Para eles um Neandertal tentou fazer arte, há 43 mil anos, ao mergulhar dedo em um pigmento vermelho para pintar um nariz em um seixo. Essa á a teoria de arqueólogos espanhóis que descobriram a impressão digital milenar humana completa mais antiga do mundo após escavarem uma pedra no Abrigo de San Lázaro, uma cavidade rochosa em Segóvia, na Espanha que, segundo eles, se assemelha a um rosto humano.
– Não estava claro se o ponto tinha sido feito com ocre, um pigmento natural de argila. Depois que conseguimos confirmar que o ponto era, de fato, um pigmento, entramos em contato com a polícia científica da Espanha para apoiar nossos esforços. Nossa equipe realizou uma pesquisa aprofundada por meio da análise multiespectral e identificamos ser uma impressão digital – explicou a professora Maria Andres Herrero, da Universidade Complutense de Madri, na Espanha, uma das autoras do estudo.
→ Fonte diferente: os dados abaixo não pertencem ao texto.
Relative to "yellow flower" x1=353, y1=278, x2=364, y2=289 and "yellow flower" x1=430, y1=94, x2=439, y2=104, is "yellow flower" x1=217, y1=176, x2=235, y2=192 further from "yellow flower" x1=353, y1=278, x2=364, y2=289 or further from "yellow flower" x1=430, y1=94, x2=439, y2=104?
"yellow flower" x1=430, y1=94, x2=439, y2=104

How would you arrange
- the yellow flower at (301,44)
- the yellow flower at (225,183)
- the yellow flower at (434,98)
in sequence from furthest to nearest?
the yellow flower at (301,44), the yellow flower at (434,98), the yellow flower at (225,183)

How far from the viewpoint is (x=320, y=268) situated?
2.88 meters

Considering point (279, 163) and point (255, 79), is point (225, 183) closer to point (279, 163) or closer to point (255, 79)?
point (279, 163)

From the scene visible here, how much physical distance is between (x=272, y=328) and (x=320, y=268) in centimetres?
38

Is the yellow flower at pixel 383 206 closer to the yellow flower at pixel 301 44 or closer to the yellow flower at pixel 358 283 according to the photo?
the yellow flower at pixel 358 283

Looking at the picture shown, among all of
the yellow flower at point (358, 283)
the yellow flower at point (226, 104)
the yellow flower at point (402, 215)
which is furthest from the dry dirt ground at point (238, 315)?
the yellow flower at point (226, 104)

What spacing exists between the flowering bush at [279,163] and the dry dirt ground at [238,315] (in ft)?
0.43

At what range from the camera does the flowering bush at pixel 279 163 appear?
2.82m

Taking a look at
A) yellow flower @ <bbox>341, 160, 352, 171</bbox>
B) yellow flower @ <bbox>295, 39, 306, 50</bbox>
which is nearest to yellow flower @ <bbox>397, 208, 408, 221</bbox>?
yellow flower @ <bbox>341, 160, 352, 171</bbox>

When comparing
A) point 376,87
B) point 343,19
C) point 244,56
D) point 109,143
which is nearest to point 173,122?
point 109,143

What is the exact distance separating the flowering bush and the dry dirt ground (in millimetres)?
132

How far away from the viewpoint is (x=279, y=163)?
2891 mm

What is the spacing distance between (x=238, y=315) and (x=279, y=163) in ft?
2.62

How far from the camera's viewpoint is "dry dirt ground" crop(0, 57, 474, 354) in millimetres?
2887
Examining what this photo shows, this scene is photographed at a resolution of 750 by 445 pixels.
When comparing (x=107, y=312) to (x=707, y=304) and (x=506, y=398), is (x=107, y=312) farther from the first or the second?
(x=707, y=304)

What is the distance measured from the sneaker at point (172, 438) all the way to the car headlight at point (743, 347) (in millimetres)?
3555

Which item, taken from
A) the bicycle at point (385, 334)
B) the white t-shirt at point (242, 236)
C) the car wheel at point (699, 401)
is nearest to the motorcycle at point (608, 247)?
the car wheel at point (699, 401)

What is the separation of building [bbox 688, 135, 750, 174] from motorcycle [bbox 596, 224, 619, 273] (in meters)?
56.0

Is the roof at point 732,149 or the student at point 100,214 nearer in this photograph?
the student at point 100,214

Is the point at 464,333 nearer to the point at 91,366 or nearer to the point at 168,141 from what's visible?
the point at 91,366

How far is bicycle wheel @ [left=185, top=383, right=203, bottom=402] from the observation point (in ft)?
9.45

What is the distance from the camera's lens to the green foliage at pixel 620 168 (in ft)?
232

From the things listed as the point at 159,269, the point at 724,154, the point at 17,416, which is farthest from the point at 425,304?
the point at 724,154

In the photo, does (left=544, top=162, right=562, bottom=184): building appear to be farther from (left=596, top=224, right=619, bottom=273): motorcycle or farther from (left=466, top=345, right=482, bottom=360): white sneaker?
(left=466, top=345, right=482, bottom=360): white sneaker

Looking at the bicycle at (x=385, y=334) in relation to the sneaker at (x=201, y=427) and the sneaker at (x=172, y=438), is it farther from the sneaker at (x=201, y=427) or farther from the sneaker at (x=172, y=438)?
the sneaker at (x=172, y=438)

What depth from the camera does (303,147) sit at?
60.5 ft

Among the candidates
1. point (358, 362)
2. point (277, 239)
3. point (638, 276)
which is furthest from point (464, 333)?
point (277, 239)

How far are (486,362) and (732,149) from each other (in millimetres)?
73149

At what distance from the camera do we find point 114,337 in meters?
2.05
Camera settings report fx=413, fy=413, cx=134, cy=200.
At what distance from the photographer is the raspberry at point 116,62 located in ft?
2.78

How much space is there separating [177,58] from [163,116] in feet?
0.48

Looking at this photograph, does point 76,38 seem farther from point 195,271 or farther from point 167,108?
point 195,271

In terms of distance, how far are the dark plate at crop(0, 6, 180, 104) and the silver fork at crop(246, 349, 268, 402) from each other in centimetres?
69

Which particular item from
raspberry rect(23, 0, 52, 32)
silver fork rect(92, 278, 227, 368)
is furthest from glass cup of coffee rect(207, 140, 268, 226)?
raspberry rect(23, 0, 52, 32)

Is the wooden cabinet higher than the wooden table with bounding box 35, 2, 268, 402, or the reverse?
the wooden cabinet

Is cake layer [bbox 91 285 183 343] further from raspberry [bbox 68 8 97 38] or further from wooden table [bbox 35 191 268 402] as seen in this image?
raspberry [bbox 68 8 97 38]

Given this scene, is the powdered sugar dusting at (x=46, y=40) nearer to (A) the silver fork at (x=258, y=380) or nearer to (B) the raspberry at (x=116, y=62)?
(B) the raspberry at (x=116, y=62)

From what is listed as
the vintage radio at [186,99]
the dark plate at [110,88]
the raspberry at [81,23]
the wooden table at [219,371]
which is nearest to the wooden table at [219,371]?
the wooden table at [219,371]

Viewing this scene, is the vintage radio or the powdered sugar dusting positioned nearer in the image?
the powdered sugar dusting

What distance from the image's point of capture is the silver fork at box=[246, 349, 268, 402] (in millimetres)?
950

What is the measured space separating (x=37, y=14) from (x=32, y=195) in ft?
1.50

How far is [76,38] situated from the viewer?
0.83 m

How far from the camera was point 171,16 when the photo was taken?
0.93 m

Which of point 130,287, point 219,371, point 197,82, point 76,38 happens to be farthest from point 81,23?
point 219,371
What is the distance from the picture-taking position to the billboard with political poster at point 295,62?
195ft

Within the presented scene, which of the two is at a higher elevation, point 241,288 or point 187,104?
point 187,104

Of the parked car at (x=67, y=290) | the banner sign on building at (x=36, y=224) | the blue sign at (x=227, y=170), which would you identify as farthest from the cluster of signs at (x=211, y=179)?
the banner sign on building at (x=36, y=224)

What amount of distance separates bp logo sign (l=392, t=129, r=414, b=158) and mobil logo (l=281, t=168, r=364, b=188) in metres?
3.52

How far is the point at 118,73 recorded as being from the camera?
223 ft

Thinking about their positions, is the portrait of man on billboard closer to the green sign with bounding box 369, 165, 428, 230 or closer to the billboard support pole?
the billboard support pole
A “posição estratégica” do ponto vermelho fez os cientistas considerarem uma evidência do “comportamento simbólico” dos neandertais, sugerindo que eles tinham a capacidade de pensar de forma abstrata. Segundo a professora é a primeira vez que os cientistas descobrem uma pedra em um contexto arqueológico com um ponto vermelho de ocre, o que significa que os neandertais levaram para o abrigo.
– Esta descoberta contribui para o debate sobre a capacidade dos neandertais de fazer arte, uma vez que representa o primeiro objeto conhecido com marca de pigmento em um sítio arqueológico neandertal- observa a professora
Classificado como “o único objeto de arte portátil pintado pelos neandertais”, pelo secretário de Cultura Gonzalo Santonja ele acrescenta que a pedra era o objeto portátil pintado mais antigo do continente europeu. E os pesquisadores destacaram.
– O seixo do abrigo rochoso de San Lázaro apresenta uma série de características que o tornam excepcional, com base nas quais o classificamos como um símbolo visual que poderia ser considerado uma peça de arte portátil em alguns contextos – afirma o artigo.